**TEXT BLOCK**.

# German soldiers are 'too fat to fight' Taliban because they drink so much (while



## daftandbarmy (4 Dec 2008)

German soldiers are 'too fat to fight' Taliban because they drink so much (while our boys go dry)

They drink too much and they're too fat to fight, that's the damning conclusion of German parliamentary reports into the country's 3,500 troops stationed in Afghanistan.
While British and U.S. troops in the country face a strict ban on alcohol, their German comrades are allowed two pints a day.
The stunning statistics reveal that in 2007 German forces in northern Afghanistan drank 1.7million pints of beer and 90,000 bottles of wine.
The troops also downed 896,000 pints of beer in the first six months of this year, the Times reported.

http://www.dailymail.co.uk/news/worldnews/article-1091559/German-soldiers-fat-fight-Taliban-drink-boys-dry.html


----------



## RHFC_piper (4 Dec 2008)

???


Really?


These guys don't appear all the "fat"...  







But, then again, this could be just a small cross-section of what is there.

Is there any substance to this? Has anyone here worked with the Germans and agree with this article? 

I've personally never worked with them, but while I was in KAF an Aussie troop mentioned that Canada had the "fattest army in NATO".... Have we lost the crown?

(Before anyone freaks out; I'm sure the comment was made in jest... please take it as such)


----------



## ModlrMike (4 Dec 2008)

Having just returned, I would say that there's enough fat to go around. There are certainly members of every contingent who's hold on gravity is greater than their comrades', but I don't remember any one contingent being more earth bound than any other.


----------



## RHFC_piper (4 Dec 2008)

ModlrMike said:
			
		

> Having just returned, I would say that there's enough fat to go around. There are certainly members of every contingent who's hold on gravity is greater than their comrades', but I don't remember any one contingent being more earth bound than any other.



How eloquently put...   ;D


----------



## Haggis (4 Dec 2008)

Having just returned from a tasking in Germany, I have to agree with Modlr Mike.  Excessive girth is equally distributed amongst the NATO allies (and several partner counteries as well).


----------



## Dariusz (4 Dec 2008)

Having served with the German military, I would have to disagree with the article.
There has been many articles about how fat German soldiers are, written by the British press, in the last 4 to 6 years. I think that any military has it’s overweight troops. Speaking from my personal experience / deployment to Afghanistan, I would have to say that the most obese soldiers at KAIA during my roto in 2004, were female British soldiers.


----------



## -rb (4 Dec 2008)

RHFC_piper said:
			
		

> I've personally never worked with them, but while I was in KAF an Aussie troop mentioned that Canada had the "fattest army in NATO".... Have we lost the crown?

**PROMPT**.
Write the next part of the forum thread about German troops in Afghanistan being "too fat to fight," picking up after the last quoted post.

**GIVEN ENTRIES**.
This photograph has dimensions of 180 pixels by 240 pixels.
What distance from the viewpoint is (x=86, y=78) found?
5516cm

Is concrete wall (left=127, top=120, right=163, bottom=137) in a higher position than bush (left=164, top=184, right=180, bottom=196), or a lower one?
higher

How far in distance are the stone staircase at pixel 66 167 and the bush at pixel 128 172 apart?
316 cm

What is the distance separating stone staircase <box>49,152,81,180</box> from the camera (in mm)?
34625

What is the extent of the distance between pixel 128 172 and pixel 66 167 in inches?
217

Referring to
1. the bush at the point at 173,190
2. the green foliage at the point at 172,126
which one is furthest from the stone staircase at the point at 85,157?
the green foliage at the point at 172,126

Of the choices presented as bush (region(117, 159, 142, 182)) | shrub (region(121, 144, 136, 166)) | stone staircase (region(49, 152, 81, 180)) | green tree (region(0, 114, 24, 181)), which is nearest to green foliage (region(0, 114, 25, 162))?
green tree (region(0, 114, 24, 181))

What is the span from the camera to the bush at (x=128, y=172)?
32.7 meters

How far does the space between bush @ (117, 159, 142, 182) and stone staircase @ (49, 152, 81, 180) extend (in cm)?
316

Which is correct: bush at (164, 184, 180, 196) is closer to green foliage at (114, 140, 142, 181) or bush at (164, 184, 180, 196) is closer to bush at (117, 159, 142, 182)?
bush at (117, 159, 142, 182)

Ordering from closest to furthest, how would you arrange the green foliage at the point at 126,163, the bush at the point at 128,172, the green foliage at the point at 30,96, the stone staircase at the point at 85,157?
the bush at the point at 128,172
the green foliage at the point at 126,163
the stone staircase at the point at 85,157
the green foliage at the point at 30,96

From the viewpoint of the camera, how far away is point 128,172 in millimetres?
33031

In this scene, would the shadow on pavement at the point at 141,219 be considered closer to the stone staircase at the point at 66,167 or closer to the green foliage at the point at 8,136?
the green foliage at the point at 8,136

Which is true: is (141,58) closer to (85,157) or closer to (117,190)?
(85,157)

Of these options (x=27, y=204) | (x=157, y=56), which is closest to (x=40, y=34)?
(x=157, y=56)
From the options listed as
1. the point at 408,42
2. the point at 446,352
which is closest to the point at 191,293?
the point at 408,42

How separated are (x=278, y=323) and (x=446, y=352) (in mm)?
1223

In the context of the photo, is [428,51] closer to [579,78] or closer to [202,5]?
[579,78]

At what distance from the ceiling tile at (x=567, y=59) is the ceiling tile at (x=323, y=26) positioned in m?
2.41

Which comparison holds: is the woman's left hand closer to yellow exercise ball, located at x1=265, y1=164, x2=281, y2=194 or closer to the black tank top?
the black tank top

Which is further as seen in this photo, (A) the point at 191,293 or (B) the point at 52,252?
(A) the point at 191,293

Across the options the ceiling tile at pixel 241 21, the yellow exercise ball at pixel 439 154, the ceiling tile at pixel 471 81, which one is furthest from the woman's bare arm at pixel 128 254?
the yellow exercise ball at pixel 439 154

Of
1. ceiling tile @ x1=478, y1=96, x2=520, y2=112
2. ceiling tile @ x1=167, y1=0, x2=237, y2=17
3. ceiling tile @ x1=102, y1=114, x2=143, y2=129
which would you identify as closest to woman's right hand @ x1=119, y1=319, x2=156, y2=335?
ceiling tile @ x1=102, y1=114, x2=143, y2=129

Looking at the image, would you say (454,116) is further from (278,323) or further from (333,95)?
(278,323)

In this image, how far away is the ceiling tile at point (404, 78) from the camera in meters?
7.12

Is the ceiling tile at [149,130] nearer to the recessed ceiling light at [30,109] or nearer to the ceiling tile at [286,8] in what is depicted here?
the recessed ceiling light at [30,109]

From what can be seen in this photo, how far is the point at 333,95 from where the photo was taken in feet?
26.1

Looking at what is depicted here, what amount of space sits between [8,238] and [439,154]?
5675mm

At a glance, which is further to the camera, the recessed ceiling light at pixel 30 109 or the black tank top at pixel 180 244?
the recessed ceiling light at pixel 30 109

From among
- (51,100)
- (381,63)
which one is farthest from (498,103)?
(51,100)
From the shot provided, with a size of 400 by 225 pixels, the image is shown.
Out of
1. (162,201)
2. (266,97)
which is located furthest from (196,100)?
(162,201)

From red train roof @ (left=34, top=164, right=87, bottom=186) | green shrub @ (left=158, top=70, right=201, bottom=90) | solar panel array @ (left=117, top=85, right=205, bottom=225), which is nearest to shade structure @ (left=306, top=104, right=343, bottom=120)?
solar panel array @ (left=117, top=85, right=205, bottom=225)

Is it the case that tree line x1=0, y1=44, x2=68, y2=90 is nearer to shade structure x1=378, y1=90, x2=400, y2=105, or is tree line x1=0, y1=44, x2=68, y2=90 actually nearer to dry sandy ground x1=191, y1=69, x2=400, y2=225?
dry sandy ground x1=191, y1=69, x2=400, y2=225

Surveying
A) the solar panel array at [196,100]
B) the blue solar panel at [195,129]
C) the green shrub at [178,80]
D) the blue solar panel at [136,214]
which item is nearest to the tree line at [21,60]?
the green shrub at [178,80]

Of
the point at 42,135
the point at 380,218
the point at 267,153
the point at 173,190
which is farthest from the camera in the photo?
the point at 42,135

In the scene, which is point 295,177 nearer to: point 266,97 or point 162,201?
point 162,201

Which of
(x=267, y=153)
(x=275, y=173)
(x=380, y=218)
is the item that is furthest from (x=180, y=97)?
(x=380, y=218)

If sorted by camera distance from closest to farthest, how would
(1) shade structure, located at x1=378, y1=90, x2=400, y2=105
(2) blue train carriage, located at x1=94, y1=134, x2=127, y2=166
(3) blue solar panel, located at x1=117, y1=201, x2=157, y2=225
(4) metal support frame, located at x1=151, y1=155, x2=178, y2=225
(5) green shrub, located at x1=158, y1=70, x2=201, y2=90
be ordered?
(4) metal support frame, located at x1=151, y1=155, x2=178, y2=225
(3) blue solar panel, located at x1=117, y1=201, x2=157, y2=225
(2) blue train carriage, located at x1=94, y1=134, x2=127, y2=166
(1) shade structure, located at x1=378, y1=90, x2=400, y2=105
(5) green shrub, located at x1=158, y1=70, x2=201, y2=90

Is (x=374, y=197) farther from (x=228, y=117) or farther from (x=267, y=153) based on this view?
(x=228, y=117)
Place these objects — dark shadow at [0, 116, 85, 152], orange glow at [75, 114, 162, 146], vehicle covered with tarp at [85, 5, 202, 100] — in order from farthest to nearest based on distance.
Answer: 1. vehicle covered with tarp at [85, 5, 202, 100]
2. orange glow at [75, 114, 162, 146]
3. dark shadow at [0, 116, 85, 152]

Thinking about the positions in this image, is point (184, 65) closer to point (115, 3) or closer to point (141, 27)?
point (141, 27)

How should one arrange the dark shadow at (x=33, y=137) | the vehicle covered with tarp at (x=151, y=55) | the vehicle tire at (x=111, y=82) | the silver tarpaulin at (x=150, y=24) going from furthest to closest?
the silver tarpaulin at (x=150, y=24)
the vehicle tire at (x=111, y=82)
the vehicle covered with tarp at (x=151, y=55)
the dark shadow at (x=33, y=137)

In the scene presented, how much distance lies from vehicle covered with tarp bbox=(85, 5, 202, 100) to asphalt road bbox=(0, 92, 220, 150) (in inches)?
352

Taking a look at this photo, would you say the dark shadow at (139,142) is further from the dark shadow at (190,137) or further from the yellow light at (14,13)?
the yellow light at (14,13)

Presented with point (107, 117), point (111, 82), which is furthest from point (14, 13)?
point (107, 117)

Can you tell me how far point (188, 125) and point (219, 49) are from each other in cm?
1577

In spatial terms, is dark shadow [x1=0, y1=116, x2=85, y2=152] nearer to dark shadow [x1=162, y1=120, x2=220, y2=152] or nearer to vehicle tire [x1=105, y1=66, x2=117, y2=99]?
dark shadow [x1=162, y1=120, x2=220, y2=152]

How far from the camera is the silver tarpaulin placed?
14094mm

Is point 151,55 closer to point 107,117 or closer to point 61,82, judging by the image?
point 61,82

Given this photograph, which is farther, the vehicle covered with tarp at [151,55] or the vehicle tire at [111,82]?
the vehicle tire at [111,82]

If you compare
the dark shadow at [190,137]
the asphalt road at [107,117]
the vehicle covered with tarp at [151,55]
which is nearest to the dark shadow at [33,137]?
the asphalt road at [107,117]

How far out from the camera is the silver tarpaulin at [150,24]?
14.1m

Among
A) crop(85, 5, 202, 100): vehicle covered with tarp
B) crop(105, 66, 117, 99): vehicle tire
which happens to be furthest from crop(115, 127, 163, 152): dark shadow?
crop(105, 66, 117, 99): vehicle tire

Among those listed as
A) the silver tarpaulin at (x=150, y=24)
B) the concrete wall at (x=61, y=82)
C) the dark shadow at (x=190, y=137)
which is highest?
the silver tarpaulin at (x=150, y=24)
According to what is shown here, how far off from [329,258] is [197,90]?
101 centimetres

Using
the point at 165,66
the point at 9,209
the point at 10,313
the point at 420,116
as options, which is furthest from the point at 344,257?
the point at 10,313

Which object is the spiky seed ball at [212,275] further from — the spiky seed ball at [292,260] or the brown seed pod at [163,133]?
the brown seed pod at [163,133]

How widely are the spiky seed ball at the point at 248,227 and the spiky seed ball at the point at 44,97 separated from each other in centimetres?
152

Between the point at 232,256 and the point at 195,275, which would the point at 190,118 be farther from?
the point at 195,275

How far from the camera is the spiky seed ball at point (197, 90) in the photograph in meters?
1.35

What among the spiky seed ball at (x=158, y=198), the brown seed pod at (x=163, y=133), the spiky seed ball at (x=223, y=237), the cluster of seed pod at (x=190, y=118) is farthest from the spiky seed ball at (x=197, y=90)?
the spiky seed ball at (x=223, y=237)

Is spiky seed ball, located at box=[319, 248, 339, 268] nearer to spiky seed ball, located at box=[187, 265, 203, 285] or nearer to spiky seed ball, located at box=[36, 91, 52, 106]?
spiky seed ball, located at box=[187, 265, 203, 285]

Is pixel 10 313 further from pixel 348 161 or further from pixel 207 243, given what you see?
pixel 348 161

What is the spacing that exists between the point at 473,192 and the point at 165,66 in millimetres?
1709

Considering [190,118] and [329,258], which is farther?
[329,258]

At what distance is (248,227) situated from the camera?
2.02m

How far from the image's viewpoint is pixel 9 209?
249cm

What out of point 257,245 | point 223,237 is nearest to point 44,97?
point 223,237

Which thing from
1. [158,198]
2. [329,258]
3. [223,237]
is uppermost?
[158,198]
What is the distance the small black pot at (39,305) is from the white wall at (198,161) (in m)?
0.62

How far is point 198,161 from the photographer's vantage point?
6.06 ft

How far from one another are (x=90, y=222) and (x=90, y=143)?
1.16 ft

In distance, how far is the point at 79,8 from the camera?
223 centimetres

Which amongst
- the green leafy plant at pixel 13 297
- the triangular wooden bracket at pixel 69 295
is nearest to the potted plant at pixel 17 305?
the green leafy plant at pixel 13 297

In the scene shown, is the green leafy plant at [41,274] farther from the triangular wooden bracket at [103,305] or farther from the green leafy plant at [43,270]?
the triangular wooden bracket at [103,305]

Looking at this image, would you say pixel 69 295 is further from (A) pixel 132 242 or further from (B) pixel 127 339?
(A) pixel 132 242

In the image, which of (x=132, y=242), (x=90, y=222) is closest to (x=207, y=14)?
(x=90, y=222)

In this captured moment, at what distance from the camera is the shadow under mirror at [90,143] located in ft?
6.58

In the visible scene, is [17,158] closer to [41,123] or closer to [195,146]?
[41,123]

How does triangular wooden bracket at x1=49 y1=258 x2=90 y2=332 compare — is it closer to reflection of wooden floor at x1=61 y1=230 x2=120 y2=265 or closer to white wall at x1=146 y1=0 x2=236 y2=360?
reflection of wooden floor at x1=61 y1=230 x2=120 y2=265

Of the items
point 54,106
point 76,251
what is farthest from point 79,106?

**RESULT FOR THIS EXERCISE**.
No No, we haven't lost the crown, in fact from my point of view we seem to be wearing it prouder than ever....along with the gravy stains on some members shirts as well. Besides the numerous times I heard the snickers and chatter in the mess to seeing a CF member get lowered to the ground on the front of an ARV because he was too large to safely make it off the vehicle under his own control has made me lose all faith in the CF fitness standards. True, there are a few in every contingent but by and large nowhere near the ratio we seem to have. Of course this is all just my personal opinion. end rant. 

cheers.


----------



## RHFC_piper (4 Dec 2008)

Being one of the "pudgy" guys in the CF (I'm working on it), I think I'd have to say I somewhat agree with yukon... but i also agree with Modlr, Haggis and Dariusz; I think every NATO army has their fair share of pudge, (I don't know anything about the Brit women in Afg, though... sorry Dariusz.), but I think we do have our own issues in that regard as well...  I'm not going to say much more on this issue, due to the fact that I may just be one of those guys adding weight to the CF...  But when I can run longer without pain, I will and I will drop the weight (or I'll get the boot).    But with that said, I can't say I've lost faith in the CF fitness system, 'cause it's not the system that fails the troops, its the troops that fail the system.... But, again, I'm not one to comment.

As for the topic at hand; do they seriously attribute the weight issue to beer?  Really?  'Cause if they take that away from the German troops... jeez... Bad data.


----------



## Dariusz (4 Dec 2008)

It must be the beer, the food on German army bases in Afg sucks  ;D
And the two pint rule is not really enforced (I was an MP), every company has different rules. When I was there we were told that we can drink as much as we can, as long as we are capable to fight. Everyone has a different alcohol tolerance.
And even if the "two can rule" applied, there were so many bars on base that one could go to the next bar to get two more beers etc.
It is like it is, the military of a nation represents its average population (usually in better shape).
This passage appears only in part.